__Source text__:
Cook maintains that her right to allocate part of the $4,850,000 payment to the $1,939,825 obligation meant that Newflower was not required to issue a new note to her individually for her portion of the FLP note. However, as the district court correctly observed, her interpretation conflicts with the amended separation agreement's express provisions setting forth FLP's dissolution process, which were subsequently reaffirmed in the settlement agreement.

The amended separation agreement provides that, "as part of the dissolution of the FLP, and in substitution of the FLP Note, Newflower shall execute and deliver new promissory notes to each of the partners of FLP" in specified principal amounts, Cook's being $1,939,825. According to the agreement, the individual notes were due and payable on or before December 31, 2008. In addition, the parties and FLP agreed to retain a certified public accountant (CPA) "to promptly undertake any and all actions to unwind, liquidate, and dissolve the FLP as quickly as possible."

Records of spatial reasoning questions:
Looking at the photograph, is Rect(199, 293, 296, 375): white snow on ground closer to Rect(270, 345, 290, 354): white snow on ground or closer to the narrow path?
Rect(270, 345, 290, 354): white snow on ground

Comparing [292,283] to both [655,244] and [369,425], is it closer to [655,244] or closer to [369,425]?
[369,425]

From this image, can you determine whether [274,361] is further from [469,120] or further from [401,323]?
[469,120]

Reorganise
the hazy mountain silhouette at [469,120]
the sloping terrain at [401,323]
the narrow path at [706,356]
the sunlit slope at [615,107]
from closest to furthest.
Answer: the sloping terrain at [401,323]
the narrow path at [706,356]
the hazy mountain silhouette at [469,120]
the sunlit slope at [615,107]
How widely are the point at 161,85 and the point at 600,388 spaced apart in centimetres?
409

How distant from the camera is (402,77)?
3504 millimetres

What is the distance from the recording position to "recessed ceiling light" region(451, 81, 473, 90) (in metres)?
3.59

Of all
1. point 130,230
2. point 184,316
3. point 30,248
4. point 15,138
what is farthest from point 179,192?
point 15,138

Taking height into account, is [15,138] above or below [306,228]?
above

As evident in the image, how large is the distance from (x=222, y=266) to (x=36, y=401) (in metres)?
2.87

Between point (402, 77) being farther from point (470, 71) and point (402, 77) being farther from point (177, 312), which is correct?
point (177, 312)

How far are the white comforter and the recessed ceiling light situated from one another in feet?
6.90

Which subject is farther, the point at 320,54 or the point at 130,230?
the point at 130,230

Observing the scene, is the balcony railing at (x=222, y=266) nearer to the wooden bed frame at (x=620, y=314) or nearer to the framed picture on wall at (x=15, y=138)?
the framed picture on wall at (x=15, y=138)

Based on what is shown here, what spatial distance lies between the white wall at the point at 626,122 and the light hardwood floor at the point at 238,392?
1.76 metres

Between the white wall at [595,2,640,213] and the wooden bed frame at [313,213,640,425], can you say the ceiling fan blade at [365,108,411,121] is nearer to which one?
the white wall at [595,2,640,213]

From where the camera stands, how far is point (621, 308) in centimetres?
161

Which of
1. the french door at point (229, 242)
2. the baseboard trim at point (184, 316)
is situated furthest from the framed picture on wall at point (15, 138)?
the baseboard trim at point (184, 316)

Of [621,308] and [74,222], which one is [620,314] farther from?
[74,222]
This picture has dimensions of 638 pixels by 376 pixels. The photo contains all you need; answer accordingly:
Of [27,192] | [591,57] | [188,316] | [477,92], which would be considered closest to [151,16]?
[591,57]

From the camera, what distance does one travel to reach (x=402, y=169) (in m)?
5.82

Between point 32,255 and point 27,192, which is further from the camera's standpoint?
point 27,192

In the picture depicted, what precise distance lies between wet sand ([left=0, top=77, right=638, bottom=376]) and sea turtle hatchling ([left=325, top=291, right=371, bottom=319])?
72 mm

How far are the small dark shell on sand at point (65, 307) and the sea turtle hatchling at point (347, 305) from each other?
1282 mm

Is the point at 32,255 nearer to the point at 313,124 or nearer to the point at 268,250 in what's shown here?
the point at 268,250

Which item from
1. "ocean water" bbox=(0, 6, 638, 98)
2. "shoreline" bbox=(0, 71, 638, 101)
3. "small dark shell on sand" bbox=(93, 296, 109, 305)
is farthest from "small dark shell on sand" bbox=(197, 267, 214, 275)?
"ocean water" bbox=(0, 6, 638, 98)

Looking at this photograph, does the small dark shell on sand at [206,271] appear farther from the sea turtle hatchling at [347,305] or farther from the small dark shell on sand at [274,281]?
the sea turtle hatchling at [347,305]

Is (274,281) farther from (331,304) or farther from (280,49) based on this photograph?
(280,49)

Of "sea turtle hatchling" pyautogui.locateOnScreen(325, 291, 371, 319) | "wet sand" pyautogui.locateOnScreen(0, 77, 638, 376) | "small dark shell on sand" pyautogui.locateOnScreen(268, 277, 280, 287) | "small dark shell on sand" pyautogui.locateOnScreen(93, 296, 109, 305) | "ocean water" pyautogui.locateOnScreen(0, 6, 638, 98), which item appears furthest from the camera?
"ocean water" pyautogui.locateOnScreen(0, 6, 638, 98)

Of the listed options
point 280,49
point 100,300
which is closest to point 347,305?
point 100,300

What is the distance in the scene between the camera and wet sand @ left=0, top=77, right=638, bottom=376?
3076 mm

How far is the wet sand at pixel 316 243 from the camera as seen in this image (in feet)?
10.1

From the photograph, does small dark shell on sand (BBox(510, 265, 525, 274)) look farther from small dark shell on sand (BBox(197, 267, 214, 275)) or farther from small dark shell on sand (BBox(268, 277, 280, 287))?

__Short task A__: From the legal text, list every action the certified public accountant was retained to take with respect to the FLP.
__Short task B__: Pull out every line of the listing that contains the word "does".

__Task result A__:
unwind
liquidate
dissolve

__Task result B__:
From the camera, what distance does one travel to reach (x=402, y=169) (in m)?
Looking at this photograph, does the small dark shell on sand at [206,271] appear farther from the sea turtle hatchling at [347,305] or farther from the small dark shell on sand at [274,281]?
From the photograph, does small dark shell on sand (BBox(510, 265, 525, 274)) look farther from small dark shell on sand (BBox(197, 267, 214, 275)) or farther from small dark shell on sand (BBox(268, 277, 280, 287))?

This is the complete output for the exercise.